The survey, jointly commissioned by swissinfo.ch and the SonntagsBlick newspaper, was carried out in July by Isopublic, a Swiss member of the Gallup International research institute.
Asked to what extent they concurred with various views of Switzerland, Americans were largely in agreement with three of the four statements: Switzerland is in principle a likeable country; Switzerland is actively engaged in world affairs and shows solidarity; Switzerland stands for reliability and high quality.
Only when asked whether they thought the Swiss were more materialistic than Americans was opinion divided.
The positive image may come as a surprise in light of the publicity surrounding the ongoing dispute between the American tax authority, the IRS, and Swiss bank UBS. The IRS wants UBS to hand over the confidential information of 52,000 of its US clients.
However, Martin Naville, CEO of the Swiss-American Chamber of Commerce, told swissinfo.ch that the tax evasion case is "not really an issue about Switzerland [but] about the discipline of Americans to pay taxes".
"For the Swiss, it's a major issue and they tend to think that for the US it's a major issue. Even on the [American] government agenda, it's not a major issue," added American professor James W. Davis, director of the Political Science faculty at St Gallen University.
In an email, foreign ministry secretary-general Roberto Balzaretti told swissinfo.ch that authorities were not surprised by the results, and that efforts to increase Switzerland's standing abroad were paying off.
"We know however that some foreign opinion leaders and media have a more critical view on Switzerland," he wrote. "That's where we need to strengthen and focus our efforts of information and explanation."
The overwhelmingly positive results from the US contrast slightly with the findings of the same survey conducted simultaneously in Germany.
While Germans like Switzerland and its products nearly as much as Americans do, they think less of the role Switzerland plays in world affairs. On this point, Germans gave Switzerland on average only 5.04 points out of ten, compared with 7.16 from Americans.
"The Germans not only have their own bilateral issues with the Swiss but there is this larger question of Switzerland's distance to the larger European project. For Germans, being pro-European Union is what being a good citizen of the continent is all about," Davis told swissinfo.ch.
The academic speaks from experience working in all three countries. Before taking up his post in Switzerland, Davis spent three years as the chair of international politics at Munich's Ludwig Maximilian University.
"In Switzerland there's much more ambivalence towards the EU, and in some sectors strong aversion. And I think that's one of the things that resonates in German discussions - somehow the Swiss are outsiders in Europe."

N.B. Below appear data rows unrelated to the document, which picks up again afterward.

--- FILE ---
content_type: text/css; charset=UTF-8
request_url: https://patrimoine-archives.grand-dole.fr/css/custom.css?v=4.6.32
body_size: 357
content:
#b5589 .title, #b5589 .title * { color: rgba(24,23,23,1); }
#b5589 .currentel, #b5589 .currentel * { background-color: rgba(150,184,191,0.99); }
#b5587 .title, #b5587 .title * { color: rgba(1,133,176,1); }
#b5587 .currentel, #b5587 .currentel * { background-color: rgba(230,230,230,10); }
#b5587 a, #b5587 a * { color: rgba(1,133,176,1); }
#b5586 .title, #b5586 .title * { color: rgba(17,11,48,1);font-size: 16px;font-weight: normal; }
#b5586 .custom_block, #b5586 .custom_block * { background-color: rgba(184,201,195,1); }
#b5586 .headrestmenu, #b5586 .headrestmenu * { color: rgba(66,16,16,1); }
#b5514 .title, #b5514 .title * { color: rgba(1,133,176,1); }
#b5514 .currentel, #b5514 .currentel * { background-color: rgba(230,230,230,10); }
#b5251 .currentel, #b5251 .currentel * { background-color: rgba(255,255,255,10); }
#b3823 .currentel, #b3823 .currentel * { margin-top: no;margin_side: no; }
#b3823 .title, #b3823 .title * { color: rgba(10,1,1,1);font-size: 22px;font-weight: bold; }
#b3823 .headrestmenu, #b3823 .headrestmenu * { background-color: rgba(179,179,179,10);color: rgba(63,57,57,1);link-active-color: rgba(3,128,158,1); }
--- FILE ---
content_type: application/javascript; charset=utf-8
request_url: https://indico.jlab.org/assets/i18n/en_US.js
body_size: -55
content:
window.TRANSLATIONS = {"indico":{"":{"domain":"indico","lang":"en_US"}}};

For Naville, Germans are influenced – and often negatively - by the daily issues arising out of their neighbourly relationship, whether it is over transport or immigration.
In the case of Americans, distance seems to make the heart grow fonder. Switzerland is viewed through the "lens of clichés" like mountains, chocolate and Heidi, according to Davis.

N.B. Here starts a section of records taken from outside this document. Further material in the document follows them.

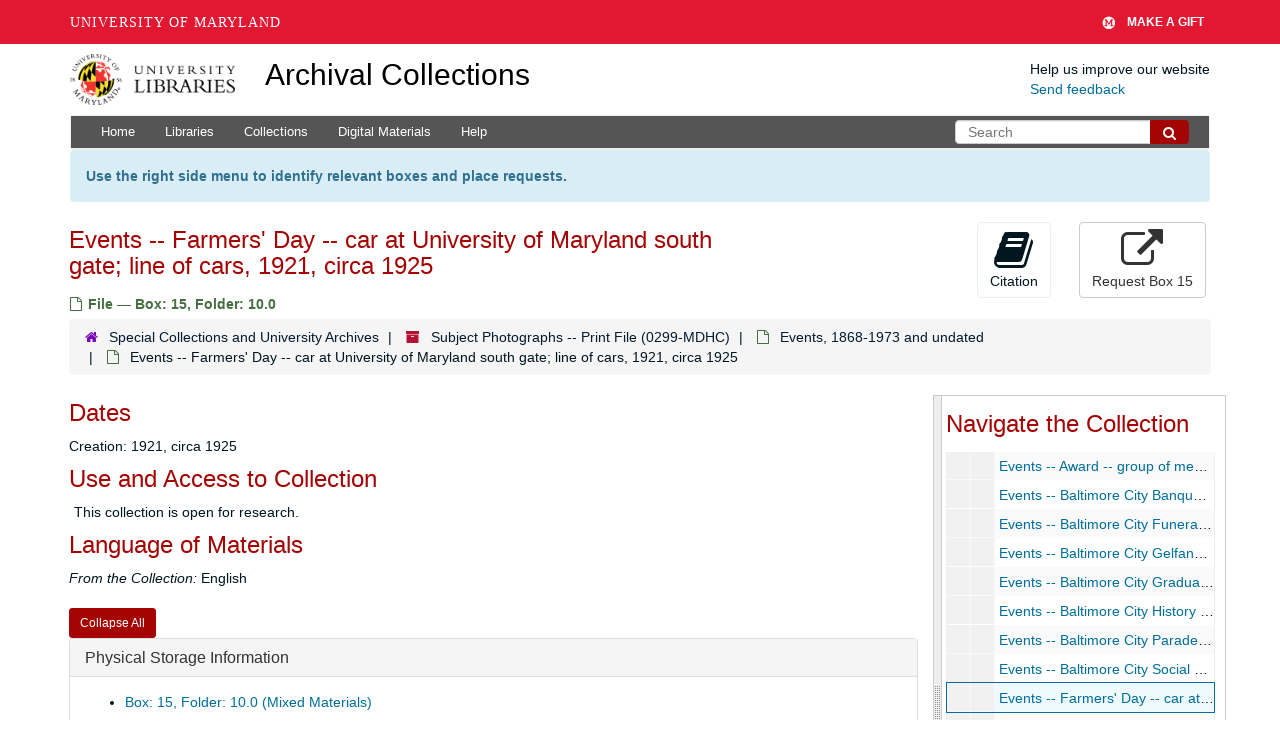

--- FILE ---
content_type: text/html; charset=UTF-8
request_url: https://archives.lib.umd.edu/repositories/2/archival_objects/284816
body_size: 2259
content:
<!DOCTYPE html>
<html lang="en">
<head>
    <meta charset="utf-8">
    <meta name="viewport" content="width=device-width, initial-scale=1">
    <title></title>
    <style>
        body {
            font-family: "Arial";
        }
    </style>
    <script type="text/javascript">
    window.awsWafCookieDomainList = [];
    window.gokuProps = {
"key":"AQIDAHjcYu/GjX+QlghicBgQ/7bFaQZ+m5FKCMDnO+vTbNg96AGe85MAbDryaCIv+G5hkV9fAAAAfjB8BgkqhkiG9w0BBwagbzBtAgEAMGgGCSqGSIb3DQEHATAeBglghkgBZQMEAS4wEQQMfqv/41xp8mxCyZaoAgEQgDtphphf91j3ohtIdrkcZhOjtKVdO6T7EOagds3zsYaLwQPIN8cNivfF/va6SSQpupzbviLhd9a0ZTvohw==",
          "iv":"D549awFR2QAAAAkD",
          "context":"eqEn3QnqEkbZdr1AG/yPcNf0uGnWI1V9QK19zdBIjsK6A9od+LR2scEDsCK9Fmumh5+Vt7D1dStkeyDooBvPSN6j3bkUML5sSUVRDUkfhdtbIX0F1O1Kv2Srz4lR4rSoZ93P9sW6KQCr3gV724tQcO+b1M/WQ3pZ2MTwmnhi21495+dI/T2Rt0BKsKUHCcUfvcyYVPNn/Tz6bwxxTvhcfFlD1F0zqWIcHu6kTiq1RjqdAMcJaKpqPRNHX4QJtZEvVSAnw4xzDybSPNfJiHhPi1+7dGfWbo5PL4DMcz/RyizNoYXgl9bCcTeZBQuBHM6CPlnYvlDjT6VtKT4F4nxaQ+8vKjATQ1kXIB/eMoagk8Q3cBViMx7k1sc4MiwCZVcOvBma2bAbeZduoNTYN+Id/nyn/8it+4mUfGyEw700nlCqq1zi/iQgM5gZGrrrYK38GaEAK8wXdbhIBo5ADpklQtI46/hfaV4a1CMrGOHl7VxriOBl3BHtnszOZjTTgWTqQkwAhfLZCGDoXv2/zr0srVjpystqFBNmGM9NLn1kC64LpuUWIqgrP7pIRstkgDd//m4F9iueqxqAR68fNLDmQ2z82OlZcAluDfw9gEOFGIcRNgmWCYSCQmYH8L5pWwsTbuklr81pNRBqNEdEA/dbAn3Qog4uo4cTDXqim1uyPO0XjuSxaClddMNf6Lu9CaJ2qAB28sKSqwiQBO7KMKwiMwpiJ3KW4Iuee9qKwQ8yHDkoHgR2OYoKG6xyO+rBorvpmyN4Iom75OM/XHtLd7RZVMRbLJlXTYr4+hek"
};
    </script>
    <script src="https://242ca8fe7f10.63f99d93.us-east-2.token.awswaf.com/242ca8fe7f10/9e89e9a0218e/bf23a9a77b85/challenge.js"></script>
</head>
<body>
    <div id="challenge-container"></div>
    <script type="text/javascript">
        AwsWafIntegration.saveReferrer();
        AwsWafIntegration.checkForceRefresh().then((forceRefresh) => {
            if (forceRefresh) {
                AwsWafIntegration.forceRefreshToken().then(() => {
                    window.location.reload(true);
                });
            } else {
                AwsWafIntegration.getToken().then(() => {
                    window.location.reload(true);
                });
            }
        });
    </script>
    <noscript>
        <h1>JavaScript is disabled</h1>
        In order to continue, we need to verify that you're not a robot.
        This requires JavaScript. Enable JavaScript and then reload the page.
    </noscript>
</body>
</html>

Naville agrees, saying US citizens are much more affected by positive impressions left over from vacations spent in Switzerland, and headlines reminding them that the Swiss represent US interests in Iran, and that Geneva is the home to many international organisations.
The two men do not see eye to eye over the need for Switzerland to increase efforts to solidify its good reputation in the US.

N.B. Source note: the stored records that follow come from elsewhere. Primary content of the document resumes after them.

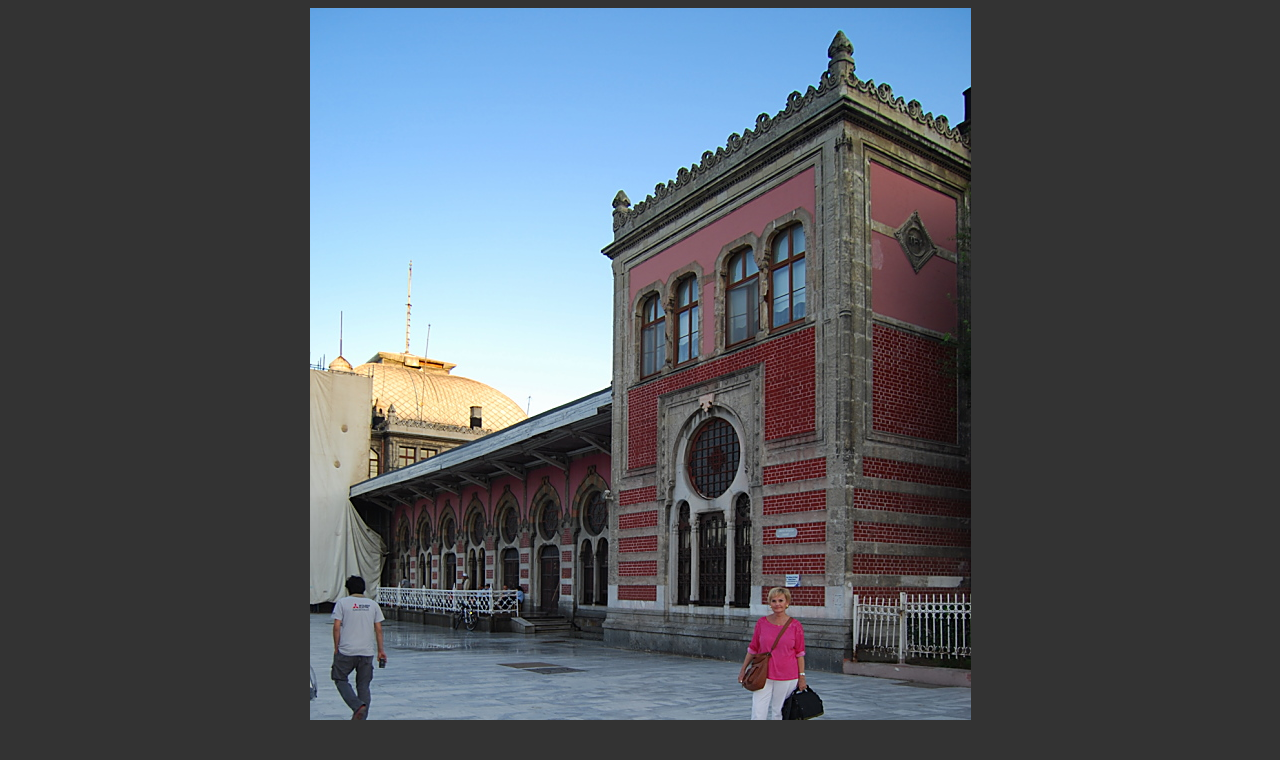

--- FILE ---
content_type: text/html
request_url: https://heinzalbers.org/page-sirkeci0010.htm
body_size: 1062
content:
<!DOCTYPE HTML>
<html lang="de">
<head>
<meta http-equiv="Content-Type" content="text/html; charset=utf-8">
<meta name="viewport" content="width=device-width, initial-scale=1.0">
<title>Bahnhofsgebäude Istanbul Sirkeci</title>
<meta name="IDENTIFIER-URL" content="https://heinzalbers.org/page-sirkeci0010.htm"  >
<meta name="description" content="der schöne Mittelteil war leider zugehängt."  >
<meta name="keywords" content="Istanbul, Sirkeci, Bahnhof, Gebäude"  >
<meta name="viewport" content="width=device-width" >
<meta name="Content-Language" content="de" >
<meta name="AUTHOR" content="Heinz Albers" >
<meta name="CREATION" content="2014-09-26"  >
<meta name="REVISON" content="2016-02-21"  >
<meta name="ROBOTS" content="INDEX, FOLLOW"  >

  <style><!--
  table.center {
    margin-left: auto; 
    margin-right: auto;
}
img {
	max-width: 100%;
	height: auto;
}
	body {color: #bbbbbb; background-color: #333333; font-family: Arial, Helvetica, sans-serif; font-size: 13px; }
		a       {color: #bbbbbb; text-decoration: none;	}
	a:hover {color: #bbbbbb; text-decoration: underline; }
	p {margin: 1em 0 1em 0; }
	p.small {font-size: 80%; color: #bbbbbb; margin: 0.5em 0 0.5em 0; }
	h1 {font-size: 18px; font-weight: bold; margin-bottom: 1em; }
        h2 {font-size: 14px; font-weight: normal; margin-bottom: 1em; }
	hr {height: 1px; border: none; color: #888888; background-color: #888888; }
	img {border: solid 0px #000000;}
	  .style1 {
	text-align: center;
}
  .style2 {
	font-family: Arial;
	color: #bbbbbb;
}
.style4 {
	font-size: medium;
	color: #bbbbbb;
}
  -->  </style>
</head>


<body>

<div class="style1">


<img alt="Bahnhofsgebäude Sirkeci" height="800" src="picture-sirkeci0010.jpg" title="" width="661"  >

<h1>Bahnhofsgebäude Istanbul-Sirkeci</h1>
<h2>Leider war das imposante Mittelstück des historischen Bahnhofs zugehängt.</h2>

<p><a href="page-sirkeci0009.htm">
Zurück
</a>&nbsp;&nbsp; |&nbsp;&nbsp; <a href="sirkeci.htm">
Sirkeci ▲ Index&nbsp;&nbsp; |&nbsp;&nbsp; </a> <a href="page-sirkeci0011.htm">
Weiter
</a></p><span>
<a href="https://heinzalbers.org"><span class="style4">Zur Website von Heinz Albers

</span></a></span><p class="style2"><span class="style2">
	© Heinz Albers</span></p>
<hr  ><p class="small"><span class="small">11. Sept. 2014</span></p><span>
</span><p class="small"><span class="small"></span></p><span>
</span><p class="small"><span class="small">Bild 10 von 14&nbsp;&nbsp;</span></p><span>
</span><p class="small"><span class="small">&nbsp;</span></p><span>

</span></div><span>
</span><p class="small"><span class="small">&nbsp;</span></p><span>

</span>

</body>
</html>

"The basic image of Switzerland in the US is positive and I think it's based on clichés, but that's fine from the Swiss perspective," said Davis. "I don't think there is any need for a campaign."
"It's always a bit worrisome that Switzerland is viewed through clichés," countered Naville.
"It's important that we sell Switzerland and the key role it plays in international affairs but also as a very strong place to do business – an innovative and competitive place which is not based on taxes."
Dale Bechtel, swissinfo.ch
The Swiss Institute of Public Opinion and Market Research, Isopublic, surveyed around 1,000 Americans and 1,000 Germans in July about Switzerland's image.
Participants were asked – on a scale of 1 to 10 – the extent they agreed with the following four statements (1=totally disagree, 10=totally agree):
*Switzerland is in principle a likeable country.
*Switzerland is actively engaged in world affairs and shows solidarity.
*Switzerland stands for reliability and high quality.
*The Swiss are more materialistic than Americans/Germans.
The results showed that while Switzerland enjoys a good reputation in both the US and Germany, its reputation is slightly better in the US.